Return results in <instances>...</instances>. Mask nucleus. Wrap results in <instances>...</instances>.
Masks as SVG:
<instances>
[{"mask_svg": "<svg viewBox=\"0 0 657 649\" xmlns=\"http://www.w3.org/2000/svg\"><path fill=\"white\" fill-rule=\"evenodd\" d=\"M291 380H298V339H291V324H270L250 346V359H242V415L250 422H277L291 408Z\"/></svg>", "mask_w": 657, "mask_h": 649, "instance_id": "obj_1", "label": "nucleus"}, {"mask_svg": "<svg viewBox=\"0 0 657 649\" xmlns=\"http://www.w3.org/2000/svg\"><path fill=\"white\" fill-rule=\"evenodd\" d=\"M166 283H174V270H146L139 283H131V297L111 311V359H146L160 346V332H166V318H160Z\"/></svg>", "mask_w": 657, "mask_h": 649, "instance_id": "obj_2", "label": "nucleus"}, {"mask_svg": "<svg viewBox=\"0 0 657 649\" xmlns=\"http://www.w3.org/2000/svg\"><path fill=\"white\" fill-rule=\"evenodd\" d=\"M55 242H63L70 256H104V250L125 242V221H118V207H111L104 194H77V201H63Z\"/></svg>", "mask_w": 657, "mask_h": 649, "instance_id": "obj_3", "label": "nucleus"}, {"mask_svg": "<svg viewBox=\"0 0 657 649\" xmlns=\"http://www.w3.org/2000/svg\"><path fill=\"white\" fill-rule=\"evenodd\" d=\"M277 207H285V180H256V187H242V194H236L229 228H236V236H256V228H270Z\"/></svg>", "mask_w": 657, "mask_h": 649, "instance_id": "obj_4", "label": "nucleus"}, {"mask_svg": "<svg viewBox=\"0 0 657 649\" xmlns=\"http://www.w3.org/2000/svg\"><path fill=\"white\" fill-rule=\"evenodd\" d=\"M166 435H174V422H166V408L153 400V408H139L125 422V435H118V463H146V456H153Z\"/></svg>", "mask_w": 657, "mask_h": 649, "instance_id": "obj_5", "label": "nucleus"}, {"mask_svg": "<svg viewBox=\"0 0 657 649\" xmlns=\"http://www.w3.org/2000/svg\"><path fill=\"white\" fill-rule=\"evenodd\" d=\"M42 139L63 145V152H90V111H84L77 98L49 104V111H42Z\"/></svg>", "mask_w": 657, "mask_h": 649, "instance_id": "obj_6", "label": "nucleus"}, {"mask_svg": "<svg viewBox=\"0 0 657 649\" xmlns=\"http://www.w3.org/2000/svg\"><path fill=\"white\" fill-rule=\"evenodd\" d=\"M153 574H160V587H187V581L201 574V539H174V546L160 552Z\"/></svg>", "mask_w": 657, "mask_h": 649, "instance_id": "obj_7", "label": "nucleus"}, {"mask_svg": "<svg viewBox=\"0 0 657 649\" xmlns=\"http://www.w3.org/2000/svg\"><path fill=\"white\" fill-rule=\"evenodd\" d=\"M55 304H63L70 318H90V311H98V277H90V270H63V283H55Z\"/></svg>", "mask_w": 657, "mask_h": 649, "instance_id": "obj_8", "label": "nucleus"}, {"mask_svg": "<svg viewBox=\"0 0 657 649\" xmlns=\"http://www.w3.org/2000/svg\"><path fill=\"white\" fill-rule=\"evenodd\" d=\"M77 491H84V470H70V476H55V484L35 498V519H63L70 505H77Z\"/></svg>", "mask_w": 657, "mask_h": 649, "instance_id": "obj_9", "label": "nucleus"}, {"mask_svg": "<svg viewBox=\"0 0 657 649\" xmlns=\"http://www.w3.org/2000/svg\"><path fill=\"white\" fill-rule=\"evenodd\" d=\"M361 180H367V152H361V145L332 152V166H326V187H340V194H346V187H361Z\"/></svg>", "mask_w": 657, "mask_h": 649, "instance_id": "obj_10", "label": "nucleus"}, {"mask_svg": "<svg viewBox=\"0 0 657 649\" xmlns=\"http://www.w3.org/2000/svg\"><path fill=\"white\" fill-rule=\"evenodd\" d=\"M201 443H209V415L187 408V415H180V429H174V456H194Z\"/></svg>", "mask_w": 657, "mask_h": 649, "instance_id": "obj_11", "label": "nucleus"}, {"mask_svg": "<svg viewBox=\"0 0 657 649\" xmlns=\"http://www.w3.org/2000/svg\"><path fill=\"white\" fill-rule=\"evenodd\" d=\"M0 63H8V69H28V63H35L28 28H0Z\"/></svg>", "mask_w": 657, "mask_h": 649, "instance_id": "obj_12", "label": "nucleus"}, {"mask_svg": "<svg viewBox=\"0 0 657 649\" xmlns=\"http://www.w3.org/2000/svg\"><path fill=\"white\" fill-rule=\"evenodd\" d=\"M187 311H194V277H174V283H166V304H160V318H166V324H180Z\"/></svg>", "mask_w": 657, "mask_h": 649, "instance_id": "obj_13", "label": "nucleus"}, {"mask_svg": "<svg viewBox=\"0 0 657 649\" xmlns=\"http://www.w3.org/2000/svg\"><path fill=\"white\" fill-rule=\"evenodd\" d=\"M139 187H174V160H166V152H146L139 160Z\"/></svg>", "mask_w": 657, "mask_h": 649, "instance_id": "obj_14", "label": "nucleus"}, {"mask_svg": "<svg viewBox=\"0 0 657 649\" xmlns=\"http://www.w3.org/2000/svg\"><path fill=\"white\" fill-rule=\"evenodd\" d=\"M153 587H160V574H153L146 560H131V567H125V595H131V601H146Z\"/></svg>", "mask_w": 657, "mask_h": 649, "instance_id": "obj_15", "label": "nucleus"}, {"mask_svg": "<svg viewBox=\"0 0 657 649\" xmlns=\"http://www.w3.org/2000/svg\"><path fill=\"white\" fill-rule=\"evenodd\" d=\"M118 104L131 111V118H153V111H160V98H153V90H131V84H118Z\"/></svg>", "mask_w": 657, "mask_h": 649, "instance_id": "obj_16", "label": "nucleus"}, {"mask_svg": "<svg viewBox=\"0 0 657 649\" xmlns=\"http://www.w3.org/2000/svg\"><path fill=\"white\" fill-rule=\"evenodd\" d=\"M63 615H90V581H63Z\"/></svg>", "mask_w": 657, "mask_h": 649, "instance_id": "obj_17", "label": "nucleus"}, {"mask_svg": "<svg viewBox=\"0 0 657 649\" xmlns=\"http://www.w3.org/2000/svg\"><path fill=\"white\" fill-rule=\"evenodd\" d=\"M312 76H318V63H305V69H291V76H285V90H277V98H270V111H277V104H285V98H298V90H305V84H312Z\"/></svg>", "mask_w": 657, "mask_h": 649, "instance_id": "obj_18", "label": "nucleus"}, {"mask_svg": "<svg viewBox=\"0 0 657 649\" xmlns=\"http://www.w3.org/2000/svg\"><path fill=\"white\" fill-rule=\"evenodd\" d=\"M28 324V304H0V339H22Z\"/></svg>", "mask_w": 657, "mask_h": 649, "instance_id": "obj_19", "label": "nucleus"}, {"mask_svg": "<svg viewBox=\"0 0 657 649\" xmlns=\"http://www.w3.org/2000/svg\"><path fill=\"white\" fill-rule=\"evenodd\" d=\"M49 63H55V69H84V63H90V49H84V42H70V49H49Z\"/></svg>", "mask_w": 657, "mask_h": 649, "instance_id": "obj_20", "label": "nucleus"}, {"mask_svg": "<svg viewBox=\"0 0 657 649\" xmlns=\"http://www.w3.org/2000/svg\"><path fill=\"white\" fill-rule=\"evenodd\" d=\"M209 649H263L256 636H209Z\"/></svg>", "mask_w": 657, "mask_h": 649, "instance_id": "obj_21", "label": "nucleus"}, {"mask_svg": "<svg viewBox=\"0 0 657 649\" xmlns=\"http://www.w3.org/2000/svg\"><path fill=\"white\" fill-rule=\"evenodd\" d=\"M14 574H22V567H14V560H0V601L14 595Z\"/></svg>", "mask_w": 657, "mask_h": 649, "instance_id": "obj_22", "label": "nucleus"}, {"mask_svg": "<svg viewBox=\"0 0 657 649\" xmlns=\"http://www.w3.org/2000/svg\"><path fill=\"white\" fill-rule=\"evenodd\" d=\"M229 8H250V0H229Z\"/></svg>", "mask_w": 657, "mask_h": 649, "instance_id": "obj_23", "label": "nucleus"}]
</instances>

######

▸ **Objective**
State how many lines of the items above contain the string "instances", with case counting. Give only the number.

▸ **Exercise output**
3